Fernando Tatis Jr. has been the Padres’ most consistent hitter this season. So how much longer should he bat leadoff?
The leadoff batter in a lineup has evolved immensely over time.
Hall of Famer Tim Raines was the poster child for leadoff hitters of “back in the day,” but he never hit more than 18 home runs in a season and stole at least 50 bases in eight seasons.
In 2019, the skill set of a leadoff hitter is entirely different. Now players like George Springer (25 HR, .969 OPS, 5 SB) and Charlie Blackmon (24 HR, .976 OPS, 2 SB) top their respective lineups. It’s less about speed and getting on base before the power hitters and more about getting your best hitter the most plate appearances possible, period.
Fernando Tatis Jr. has largely been San Diego’s best hitter, so in “2019 logic”, it’s a no-brainer that he is the Padres’ leadoff hitter. With a .326 average, 22 home runs and a .994 OPS, it’s no debate he deserves to be at the top of the Padres lineup. He even adds that speed factor that made Raines so dominant in his prime, as Tatis has 14 stolen bases.
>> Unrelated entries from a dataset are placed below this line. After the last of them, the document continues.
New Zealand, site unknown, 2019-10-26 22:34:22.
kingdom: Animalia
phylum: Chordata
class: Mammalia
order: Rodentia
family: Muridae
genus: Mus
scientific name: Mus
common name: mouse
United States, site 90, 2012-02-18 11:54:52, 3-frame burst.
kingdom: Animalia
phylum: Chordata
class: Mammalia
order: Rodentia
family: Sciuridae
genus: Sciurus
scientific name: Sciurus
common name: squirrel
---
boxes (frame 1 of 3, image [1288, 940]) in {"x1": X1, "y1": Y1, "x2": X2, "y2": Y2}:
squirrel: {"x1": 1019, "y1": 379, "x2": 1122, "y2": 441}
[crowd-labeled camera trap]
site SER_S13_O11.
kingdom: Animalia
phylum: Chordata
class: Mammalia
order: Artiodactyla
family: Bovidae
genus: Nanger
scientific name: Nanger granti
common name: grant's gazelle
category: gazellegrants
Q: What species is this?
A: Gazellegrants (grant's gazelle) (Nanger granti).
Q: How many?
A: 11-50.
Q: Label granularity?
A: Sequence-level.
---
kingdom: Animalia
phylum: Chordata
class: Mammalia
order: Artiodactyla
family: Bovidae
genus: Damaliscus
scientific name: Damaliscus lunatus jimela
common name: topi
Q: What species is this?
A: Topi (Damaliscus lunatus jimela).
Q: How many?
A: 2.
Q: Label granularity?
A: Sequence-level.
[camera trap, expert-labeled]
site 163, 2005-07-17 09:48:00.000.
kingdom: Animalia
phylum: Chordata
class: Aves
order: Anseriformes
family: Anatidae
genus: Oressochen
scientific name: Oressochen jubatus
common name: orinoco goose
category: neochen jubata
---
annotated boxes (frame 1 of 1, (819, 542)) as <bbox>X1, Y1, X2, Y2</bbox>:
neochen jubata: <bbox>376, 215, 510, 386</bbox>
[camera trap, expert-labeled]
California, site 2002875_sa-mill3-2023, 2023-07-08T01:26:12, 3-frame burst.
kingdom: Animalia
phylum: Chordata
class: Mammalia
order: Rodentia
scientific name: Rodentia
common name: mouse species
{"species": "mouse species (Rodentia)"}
Tatis has led off in 58 of his 79 games this year and recently, has been extremely exciting starting games with leadoff home runs. He has six leadoff home runs this season, the most by any Padres hitter ever. His fifth leadoff homer, in Seattle on Wednesday, landed in the lap of yours truly.
That's SIX leadoff jacks for @tatis_jr.
Twenty. Years. Old. pic.twitter.com/N0cWyWYyMd
— San Diego Padres (@Padres) August 9, 2019
With Tatis hitting for more power, with an OPS of almost 1.000, wouldn’t he be better-suited batting second or third, to allow a base runner or two to get on?
Let’s compare him to the Astros’ Carlos Correa in 2017, when he was an All-Star with 24 home runs and a .315 average as a 22-year-old shortstop as Tatis is having a similar season offensively. Correa hit fourth for most of the season, albeit with a much more loaded lineup. Their lineup usually went George Springer, Jose Altuve, and Alex Bregman before Correa.
The first question that comes to mind is who would replace Tatis at the top? It would need to be someone who is almost as tough of an out, which is hard to find in San Diego’s lineup aside from Manny Machado, who has bat third the entire season, which fits him well.
If the Padres wanted to move Tatis to bat second, who would replace him as the leadoff hitter? In a perfect world where prospects turn out exactly how they are projected, it would be Luis Urias. In Triple-A, he was Mr. On-Base. He does have a .318 on-base percentage despite his ghastly numbers at the plate otherwise. However, there are signs he is coming to life. In his six games in August, he is batting .333 with a .874 OPS and 147 wRC+. Those are leadoff hitter kind of numbers.
Of course, Urias will have to show he can sustain his solid August as he has capitalized on being the eighth hitter in the lineup for most of his brief time in the majors. Now is probably not the time to experiment with his placement in the lineup since it looks like he may be finally finding a groove.
Manuel Margot has swung it well. Since July 1, Margot is batting .271 with a .974 OPS and six home runs in that time. Margot possesses the speed and tools to be a quality leadoff hitter if he can consistently get on base.
Ideally, Tatis with all of his talents and abilities at the plate would bat with runners on base. Runners distract the pitcher and make him vulnerable, which would only tip the scales more in Tatis’ favor. Plus it would give him a chance to drive in more runs.
At the moment, it does not seem like the Padres have a viable replacement for Tatis at the leadoff spot. He is their best player, and you want your best player getting as many at-bats as possible. The Padres need to beef up their lineup for Tatis to be able to slide to the second or third spot in the lineup.
Unless Urias or Margot show further consistency, Tatis should lead off for the rest of the season. However, it would behoove the Friars to look at other options to lead off in 2020 to allow Tatis to bat with runners on base and potentially even do more damage than he is already doing, which should send shivers down the backs of every one of the other 29 Major League Baseball teams.